BEGIN GIVEN DATA
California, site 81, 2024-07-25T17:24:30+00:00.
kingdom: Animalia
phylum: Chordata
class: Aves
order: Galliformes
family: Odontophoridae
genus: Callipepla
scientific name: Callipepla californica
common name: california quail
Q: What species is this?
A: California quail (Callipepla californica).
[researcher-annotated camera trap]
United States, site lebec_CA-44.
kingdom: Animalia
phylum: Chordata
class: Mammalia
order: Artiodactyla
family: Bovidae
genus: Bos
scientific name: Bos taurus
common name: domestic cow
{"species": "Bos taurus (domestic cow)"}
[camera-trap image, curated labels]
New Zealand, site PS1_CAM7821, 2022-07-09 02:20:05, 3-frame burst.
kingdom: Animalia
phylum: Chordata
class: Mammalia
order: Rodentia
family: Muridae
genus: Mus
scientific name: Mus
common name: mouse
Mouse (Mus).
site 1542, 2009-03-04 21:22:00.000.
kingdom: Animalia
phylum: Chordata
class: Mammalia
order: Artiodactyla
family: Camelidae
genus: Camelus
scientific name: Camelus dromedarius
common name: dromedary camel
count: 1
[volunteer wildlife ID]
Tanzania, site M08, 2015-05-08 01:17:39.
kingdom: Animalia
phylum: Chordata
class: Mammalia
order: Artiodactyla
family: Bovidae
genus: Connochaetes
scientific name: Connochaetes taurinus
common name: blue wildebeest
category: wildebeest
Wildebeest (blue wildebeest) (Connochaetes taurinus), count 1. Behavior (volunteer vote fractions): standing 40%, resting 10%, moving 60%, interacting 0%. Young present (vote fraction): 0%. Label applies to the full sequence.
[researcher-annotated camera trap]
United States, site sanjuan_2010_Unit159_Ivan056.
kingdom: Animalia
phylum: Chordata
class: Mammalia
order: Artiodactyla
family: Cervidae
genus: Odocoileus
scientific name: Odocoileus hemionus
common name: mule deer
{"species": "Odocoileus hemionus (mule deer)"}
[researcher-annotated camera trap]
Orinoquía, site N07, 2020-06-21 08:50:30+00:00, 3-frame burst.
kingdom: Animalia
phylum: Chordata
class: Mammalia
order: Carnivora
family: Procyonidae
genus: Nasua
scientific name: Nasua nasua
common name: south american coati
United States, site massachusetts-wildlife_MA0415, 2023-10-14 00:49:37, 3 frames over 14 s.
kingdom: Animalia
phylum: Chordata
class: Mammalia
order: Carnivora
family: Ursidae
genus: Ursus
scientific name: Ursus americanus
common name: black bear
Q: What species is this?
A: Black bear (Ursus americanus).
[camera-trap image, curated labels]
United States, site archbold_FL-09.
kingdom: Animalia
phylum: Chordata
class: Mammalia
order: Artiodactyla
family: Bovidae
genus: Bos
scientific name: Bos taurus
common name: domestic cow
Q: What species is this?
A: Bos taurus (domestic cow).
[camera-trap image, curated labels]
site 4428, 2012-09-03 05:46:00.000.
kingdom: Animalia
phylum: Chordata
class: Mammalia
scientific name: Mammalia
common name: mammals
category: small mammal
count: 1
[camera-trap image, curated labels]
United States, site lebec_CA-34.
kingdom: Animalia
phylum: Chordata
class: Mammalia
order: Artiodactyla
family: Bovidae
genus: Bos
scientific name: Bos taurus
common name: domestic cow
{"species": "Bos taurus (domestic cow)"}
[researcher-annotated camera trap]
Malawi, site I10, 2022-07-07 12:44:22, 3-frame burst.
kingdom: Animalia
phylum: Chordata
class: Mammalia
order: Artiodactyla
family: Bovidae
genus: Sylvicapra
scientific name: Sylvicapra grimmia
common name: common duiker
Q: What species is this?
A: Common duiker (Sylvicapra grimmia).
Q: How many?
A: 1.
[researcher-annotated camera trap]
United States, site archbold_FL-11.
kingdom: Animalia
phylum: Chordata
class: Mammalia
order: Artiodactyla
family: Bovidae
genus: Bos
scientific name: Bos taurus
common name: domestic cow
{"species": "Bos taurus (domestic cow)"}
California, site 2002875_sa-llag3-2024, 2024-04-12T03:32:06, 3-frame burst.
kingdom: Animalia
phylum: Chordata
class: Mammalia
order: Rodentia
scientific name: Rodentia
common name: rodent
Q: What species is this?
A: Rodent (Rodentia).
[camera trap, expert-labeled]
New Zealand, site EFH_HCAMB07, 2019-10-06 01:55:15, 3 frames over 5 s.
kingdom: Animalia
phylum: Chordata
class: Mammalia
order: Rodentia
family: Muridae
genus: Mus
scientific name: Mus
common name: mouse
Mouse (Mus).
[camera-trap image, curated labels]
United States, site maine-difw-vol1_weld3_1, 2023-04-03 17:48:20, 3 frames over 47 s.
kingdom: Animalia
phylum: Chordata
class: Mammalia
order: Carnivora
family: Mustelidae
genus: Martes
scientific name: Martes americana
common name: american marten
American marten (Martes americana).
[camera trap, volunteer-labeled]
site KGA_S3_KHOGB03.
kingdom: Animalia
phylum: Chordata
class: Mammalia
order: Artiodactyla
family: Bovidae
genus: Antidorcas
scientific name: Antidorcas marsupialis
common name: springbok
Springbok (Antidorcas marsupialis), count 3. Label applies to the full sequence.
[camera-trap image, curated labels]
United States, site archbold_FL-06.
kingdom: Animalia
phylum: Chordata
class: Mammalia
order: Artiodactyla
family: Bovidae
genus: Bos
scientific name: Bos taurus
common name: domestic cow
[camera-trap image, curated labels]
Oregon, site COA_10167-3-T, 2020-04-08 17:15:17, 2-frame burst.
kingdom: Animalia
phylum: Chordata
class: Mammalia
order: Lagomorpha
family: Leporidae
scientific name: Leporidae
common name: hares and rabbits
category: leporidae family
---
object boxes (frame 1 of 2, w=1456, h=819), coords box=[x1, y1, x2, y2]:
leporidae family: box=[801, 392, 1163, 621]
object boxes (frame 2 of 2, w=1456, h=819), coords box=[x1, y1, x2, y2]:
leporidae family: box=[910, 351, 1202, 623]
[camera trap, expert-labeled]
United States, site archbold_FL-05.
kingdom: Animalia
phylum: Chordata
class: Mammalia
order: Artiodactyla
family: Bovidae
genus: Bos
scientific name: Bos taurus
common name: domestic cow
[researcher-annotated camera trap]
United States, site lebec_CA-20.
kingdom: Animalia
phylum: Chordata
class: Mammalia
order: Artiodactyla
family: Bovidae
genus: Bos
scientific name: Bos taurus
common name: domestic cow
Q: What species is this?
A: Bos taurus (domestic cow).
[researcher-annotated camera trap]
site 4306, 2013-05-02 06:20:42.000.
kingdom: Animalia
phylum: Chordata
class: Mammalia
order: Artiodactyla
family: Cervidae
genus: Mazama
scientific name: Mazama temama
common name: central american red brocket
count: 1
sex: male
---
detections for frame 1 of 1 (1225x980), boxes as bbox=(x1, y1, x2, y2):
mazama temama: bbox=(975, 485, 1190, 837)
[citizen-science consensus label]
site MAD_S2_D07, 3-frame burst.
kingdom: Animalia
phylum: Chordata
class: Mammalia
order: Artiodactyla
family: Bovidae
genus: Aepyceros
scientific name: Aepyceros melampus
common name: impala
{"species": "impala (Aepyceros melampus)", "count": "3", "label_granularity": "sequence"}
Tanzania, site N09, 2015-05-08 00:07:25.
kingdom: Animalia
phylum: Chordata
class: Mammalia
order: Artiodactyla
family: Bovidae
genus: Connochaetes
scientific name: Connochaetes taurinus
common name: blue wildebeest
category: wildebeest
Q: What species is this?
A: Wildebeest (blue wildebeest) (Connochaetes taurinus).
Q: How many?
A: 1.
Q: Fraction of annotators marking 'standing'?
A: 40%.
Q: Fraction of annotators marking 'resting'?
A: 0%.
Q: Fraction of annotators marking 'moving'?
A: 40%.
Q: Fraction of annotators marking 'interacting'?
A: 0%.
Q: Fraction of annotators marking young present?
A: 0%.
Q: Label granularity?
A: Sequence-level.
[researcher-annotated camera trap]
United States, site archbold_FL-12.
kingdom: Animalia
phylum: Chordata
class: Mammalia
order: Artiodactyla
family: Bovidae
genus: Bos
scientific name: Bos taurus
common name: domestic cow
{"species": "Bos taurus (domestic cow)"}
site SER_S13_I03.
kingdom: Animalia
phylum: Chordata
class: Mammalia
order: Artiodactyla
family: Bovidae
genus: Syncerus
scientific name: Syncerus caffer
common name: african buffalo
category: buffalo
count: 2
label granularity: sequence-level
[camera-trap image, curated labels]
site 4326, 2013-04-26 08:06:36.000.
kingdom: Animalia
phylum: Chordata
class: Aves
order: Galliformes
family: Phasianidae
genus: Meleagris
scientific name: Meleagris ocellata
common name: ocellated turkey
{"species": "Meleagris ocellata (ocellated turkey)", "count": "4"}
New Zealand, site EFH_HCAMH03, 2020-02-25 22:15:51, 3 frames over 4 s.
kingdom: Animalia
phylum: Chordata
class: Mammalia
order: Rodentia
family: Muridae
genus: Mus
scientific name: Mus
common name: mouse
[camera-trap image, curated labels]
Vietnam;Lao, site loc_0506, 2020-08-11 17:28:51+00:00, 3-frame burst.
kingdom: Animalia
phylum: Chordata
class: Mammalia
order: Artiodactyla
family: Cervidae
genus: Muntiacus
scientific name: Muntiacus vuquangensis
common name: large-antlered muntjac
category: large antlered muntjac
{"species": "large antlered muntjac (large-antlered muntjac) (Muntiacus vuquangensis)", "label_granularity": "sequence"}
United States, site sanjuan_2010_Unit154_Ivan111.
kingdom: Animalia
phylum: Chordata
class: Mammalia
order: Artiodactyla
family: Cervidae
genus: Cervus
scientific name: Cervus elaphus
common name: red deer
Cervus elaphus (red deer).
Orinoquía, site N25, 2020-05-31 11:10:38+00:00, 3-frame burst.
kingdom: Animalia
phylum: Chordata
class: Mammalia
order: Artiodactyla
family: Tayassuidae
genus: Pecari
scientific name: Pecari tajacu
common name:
END GIVEN DATA
## TO DO
Nothing but a number is wanted: how many lines in the records above include "vuquangensis".

## TASK ANSWER
2